Friday, July 28, 2006
Evangelical Efforts to Convert Catholic Soldiers
An article in Our Sunday Visitor reports on the problem of proselytization of Catholic soldiers by evangelical Protestant military chaplains:
Although the military brass has stepped in on several recent occasions to address concerns about proselytism – including charges raised by a fellow Christian chaplain last year at the Air Force Academy in Colorado Springs, Colo. – the practice continues among many rank-and-file evangelicals who see Catholic soldiers as prime targets. Lacking a solid formation in their faith or an available Catholic priest to visit for counsel, some Catholic soldiers find themselves too poorly equipped to effectively defend church teaching and practices against the evangelicals’ charges.

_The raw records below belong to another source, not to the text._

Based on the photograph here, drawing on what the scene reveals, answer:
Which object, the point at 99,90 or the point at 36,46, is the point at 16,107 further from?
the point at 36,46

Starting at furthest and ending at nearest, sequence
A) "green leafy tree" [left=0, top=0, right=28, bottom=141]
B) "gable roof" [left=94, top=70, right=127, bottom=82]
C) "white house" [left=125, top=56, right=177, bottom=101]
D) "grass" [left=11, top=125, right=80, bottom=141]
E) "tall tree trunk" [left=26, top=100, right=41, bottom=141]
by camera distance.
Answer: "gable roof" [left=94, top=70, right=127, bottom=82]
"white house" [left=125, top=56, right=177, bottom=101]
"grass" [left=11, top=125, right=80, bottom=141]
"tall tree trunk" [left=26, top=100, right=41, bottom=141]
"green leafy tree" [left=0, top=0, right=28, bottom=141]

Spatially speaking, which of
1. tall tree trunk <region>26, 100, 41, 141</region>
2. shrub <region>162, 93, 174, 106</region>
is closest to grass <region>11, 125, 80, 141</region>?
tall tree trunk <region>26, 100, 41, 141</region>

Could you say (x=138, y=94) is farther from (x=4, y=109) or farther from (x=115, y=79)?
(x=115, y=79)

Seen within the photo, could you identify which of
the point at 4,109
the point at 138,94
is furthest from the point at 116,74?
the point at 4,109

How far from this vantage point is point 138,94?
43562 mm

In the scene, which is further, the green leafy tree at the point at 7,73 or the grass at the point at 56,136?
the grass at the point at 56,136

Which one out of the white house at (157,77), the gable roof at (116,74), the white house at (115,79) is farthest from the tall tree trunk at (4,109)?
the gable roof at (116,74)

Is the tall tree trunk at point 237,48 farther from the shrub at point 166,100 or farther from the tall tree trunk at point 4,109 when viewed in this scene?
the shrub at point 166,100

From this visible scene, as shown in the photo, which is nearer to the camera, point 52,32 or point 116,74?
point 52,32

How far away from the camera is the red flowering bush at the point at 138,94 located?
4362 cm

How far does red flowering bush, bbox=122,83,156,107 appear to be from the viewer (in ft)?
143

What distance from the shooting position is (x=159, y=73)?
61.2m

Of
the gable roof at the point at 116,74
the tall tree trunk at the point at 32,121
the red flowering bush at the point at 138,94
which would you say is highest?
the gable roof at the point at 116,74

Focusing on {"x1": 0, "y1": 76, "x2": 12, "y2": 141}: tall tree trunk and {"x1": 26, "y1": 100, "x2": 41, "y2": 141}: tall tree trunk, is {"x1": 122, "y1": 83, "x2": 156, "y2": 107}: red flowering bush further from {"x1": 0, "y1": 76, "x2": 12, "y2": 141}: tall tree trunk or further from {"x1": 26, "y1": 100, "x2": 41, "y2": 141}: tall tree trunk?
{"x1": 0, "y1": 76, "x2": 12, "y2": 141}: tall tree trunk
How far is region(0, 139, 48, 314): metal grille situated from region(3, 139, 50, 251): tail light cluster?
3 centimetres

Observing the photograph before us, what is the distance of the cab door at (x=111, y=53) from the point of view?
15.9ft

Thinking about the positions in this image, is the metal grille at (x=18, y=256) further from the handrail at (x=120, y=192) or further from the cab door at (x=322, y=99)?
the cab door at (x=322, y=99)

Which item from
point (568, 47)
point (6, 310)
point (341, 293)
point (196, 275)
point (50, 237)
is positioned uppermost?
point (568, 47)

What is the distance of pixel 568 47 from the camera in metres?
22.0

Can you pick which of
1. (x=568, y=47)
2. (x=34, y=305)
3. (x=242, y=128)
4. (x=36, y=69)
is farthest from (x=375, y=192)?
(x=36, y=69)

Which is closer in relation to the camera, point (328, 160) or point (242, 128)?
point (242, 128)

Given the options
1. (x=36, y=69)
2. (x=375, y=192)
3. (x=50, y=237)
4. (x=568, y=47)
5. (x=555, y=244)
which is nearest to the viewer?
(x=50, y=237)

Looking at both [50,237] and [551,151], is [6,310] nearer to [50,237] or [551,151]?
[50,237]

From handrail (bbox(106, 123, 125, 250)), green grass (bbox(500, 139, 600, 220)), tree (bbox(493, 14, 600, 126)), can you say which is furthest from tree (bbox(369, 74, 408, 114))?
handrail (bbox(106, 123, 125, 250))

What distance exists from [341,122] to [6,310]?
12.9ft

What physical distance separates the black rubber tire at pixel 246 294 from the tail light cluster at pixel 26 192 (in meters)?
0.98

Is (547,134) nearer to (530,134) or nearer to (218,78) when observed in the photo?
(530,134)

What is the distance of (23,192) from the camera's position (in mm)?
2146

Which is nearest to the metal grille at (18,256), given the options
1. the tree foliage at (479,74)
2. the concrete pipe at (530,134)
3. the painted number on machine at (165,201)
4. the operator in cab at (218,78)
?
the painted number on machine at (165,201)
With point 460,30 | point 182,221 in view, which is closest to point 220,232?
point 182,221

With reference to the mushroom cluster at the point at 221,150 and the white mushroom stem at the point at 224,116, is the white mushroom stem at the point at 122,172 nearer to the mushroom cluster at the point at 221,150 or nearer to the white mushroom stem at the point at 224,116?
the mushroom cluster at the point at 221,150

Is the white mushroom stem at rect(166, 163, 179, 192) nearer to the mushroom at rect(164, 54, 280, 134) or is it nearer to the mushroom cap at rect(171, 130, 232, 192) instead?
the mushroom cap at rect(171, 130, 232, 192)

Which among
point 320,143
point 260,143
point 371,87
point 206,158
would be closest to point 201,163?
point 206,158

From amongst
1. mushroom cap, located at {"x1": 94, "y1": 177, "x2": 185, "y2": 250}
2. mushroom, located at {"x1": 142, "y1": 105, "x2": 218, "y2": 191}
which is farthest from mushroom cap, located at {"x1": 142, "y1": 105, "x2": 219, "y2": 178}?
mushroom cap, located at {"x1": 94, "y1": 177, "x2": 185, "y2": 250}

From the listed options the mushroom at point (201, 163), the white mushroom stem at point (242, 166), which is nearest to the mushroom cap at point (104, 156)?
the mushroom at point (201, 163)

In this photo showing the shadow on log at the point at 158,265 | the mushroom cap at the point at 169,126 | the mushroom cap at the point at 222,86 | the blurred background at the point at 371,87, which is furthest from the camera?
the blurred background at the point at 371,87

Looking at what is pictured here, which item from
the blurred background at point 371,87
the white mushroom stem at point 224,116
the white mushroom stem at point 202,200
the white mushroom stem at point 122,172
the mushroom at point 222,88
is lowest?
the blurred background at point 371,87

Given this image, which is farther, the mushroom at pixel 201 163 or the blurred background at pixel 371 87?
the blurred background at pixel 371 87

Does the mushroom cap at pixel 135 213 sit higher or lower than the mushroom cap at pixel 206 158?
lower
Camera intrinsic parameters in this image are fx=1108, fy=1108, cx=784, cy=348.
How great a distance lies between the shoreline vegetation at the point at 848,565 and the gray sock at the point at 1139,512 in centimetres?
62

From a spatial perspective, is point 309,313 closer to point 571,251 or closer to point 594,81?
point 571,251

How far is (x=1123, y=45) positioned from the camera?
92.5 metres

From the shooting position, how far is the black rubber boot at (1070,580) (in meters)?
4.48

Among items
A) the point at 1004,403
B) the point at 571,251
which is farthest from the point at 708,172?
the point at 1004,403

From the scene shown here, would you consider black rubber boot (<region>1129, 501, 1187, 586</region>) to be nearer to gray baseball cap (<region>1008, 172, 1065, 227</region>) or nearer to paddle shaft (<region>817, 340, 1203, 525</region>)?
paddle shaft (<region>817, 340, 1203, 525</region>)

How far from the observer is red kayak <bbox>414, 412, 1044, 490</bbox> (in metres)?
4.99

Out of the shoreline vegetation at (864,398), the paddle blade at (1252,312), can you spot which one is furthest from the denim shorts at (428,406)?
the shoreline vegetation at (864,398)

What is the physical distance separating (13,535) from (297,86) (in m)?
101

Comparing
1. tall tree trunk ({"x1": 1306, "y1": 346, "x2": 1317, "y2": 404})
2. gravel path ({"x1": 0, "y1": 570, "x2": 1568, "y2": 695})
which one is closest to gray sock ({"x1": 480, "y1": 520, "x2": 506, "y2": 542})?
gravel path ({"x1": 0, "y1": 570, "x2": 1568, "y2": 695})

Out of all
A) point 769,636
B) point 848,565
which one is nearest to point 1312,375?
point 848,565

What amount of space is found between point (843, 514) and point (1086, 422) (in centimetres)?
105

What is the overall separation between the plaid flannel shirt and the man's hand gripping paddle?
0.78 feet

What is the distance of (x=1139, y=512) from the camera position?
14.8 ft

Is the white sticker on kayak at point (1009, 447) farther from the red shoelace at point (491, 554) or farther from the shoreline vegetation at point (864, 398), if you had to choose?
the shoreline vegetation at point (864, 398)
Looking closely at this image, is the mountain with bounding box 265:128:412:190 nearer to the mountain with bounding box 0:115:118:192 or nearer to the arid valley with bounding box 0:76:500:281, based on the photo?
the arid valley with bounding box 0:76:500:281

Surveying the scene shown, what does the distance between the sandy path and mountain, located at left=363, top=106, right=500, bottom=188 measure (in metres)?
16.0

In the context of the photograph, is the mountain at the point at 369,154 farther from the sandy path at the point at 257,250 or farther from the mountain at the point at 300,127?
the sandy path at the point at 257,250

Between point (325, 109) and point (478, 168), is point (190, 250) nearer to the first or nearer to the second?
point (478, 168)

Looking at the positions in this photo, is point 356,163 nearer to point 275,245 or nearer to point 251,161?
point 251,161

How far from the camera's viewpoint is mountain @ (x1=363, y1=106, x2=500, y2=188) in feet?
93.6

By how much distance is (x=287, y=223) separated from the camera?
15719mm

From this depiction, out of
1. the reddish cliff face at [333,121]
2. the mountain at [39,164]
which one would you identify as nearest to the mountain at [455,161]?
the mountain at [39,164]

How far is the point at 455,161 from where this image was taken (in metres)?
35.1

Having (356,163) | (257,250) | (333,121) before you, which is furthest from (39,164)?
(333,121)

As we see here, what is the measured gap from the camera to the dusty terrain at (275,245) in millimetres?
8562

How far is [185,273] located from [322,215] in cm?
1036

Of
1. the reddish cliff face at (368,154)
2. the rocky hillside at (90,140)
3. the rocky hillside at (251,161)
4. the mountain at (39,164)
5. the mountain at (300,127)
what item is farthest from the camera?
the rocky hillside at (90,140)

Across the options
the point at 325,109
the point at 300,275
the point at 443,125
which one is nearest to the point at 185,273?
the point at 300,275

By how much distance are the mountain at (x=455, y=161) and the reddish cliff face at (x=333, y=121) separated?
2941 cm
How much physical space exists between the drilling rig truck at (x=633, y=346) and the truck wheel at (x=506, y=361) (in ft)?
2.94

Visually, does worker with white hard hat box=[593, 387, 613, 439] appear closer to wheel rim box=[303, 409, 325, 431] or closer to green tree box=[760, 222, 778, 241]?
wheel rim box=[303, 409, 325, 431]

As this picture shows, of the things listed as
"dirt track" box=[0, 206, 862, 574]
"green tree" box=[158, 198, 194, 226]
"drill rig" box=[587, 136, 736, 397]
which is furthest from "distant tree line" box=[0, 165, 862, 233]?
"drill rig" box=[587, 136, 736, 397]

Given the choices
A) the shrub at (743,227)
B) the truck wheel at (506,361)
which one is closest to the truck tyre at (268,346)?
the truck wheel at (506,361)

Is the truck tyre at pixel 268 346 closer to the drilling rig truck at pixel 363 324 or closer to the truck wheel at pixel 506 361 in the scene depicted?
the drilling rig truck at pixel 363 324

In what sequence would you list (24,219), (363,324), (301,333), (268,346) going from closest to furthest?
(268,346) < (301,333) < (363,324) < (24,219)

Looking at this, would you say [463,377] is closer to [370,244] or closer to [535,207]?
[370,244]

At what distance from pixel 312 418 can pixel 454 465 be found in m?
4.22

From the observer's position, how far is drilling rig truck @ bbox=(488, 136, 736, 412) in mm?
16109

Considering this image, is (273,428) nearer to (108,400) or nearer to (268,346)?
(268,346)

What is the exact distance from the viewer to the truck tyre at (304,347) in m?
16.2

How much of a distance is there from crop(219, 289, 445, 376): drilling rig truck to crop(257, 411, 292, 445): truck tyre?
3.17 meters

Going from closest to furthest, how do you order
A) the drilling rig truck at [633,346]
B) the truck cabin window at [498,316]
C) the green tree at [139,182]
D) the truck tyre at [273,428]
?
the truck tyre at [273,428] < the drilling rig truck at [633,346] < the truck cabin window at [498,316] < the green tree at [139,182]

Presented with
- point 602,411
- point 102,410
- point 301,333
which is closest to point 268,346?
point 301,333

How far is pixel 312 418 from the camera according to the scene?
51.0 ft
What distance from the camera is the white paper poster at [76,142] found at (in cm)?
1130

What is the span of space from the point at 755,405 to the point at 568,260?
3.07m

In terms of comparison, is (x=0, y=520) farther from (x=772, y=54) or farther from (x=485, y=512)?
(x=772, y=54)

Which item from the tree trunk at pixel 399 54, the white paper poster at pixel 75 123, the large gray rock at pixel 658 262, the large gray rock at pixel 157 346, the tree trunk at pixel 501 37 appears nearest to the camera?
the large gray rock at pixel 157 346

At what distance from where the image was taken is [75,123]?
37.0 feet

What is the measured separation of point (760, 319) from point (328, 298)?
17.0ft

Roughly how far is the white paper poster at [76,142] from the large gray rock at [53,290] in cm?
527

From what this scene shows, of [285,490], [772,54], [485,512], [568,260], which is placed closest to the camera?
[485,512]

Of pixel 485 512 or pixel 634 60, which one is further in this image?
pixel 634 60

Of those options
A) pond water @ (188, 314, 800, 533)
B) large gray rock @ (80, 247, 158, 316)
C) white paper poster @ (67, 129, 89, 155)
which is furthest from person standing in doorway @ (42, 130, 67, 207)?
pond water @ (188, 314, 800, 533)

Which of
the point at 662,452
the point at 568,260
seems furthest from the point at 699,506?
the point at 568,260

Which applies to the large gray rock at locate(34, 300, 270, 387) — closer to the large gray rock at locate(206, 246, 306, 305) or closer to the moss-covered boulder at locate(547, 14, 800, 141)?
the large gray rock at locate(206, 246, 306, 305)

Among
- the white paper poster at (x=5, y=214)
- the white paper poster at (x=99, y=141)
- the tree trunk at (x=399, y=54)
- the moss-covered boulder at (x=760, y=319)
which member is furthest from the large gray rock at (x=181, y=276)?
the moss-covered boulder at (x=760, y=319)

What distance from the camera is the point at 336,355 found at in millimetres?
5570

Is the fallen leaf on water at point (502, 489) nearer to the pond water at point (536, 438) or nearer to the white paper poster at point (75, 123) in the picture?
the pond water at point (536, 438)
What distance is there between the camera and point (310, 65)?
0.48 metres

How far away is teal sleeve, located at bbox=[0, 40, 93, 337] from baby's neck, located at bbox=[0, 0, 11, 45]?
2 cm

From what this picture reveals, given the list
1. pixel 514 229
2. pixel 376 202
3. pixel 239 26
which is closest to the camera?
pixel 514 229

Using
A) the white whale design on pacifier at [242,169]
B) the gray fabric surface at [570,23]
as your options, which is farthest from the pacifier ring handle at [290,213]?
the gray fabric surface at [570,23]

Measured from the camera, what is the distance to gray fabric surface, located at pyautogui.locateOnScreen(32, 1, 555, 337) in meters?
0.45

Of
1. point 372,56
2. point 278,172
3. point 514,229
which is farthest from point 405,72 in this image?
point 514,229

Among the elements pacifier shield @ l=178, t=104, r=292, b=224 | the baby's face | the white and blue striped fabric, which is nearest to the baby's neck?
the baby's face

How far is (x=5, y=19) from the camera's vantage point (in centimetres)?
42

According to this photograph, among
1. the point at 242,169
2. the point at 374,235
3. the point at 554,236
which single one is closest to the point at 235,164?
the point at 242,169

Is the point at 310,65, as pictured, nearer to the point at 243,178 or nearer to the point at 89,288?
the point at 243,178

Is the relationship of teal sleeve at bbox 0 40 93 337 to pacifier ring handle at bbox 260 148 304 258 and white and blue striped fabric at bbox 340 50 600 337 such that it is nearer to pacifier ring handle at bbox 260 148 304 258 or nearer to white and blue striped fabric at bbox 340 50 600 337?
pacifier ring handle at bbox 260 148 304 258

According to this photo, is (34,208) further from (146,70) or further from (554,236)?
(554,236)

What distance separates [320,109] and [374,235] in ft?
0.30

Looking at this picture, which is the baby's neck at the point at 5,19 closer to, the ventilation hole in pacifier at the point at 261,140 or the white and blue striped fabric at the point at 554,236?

For the most part, the remedy the article advises is to recruit more Catholic chaplains and supplement them with lay military volunteers to nurture and soldify Catholic soldiers in their faith. Yet in that first quoted sentence above -- referring to "military officials [s]tepp[ing] in . . . to address [these] concerns" -- the article seems to hint that perhaps military officials ought to protect soldiers (Catholics, presumably others) from conversion efforts by chaplains of other (primarily evangelical) faiths. If the article is suggesting that, isn't it misguided? Set aside methods or situations in which conversion efforts are coercive (as they were in the Air Force Academy, apparently) or would undermine soldiers' morale or cohesion. Outside of those cases, shouldn't the Catholic attitude be that proselytization -- which as Michael McConnell has pointed out, is just a nasty word for "persuasion" -- is a legitimate part of religious exercise, including chaplains' religious exercise? Shouldn't the Church see itself as an evangelizing church too and seek to join evangelical Protestant chaplains in evangelistic competition -- not ask for limits on those chaplains' activities in order to protect Catholic soldiers from persuasion?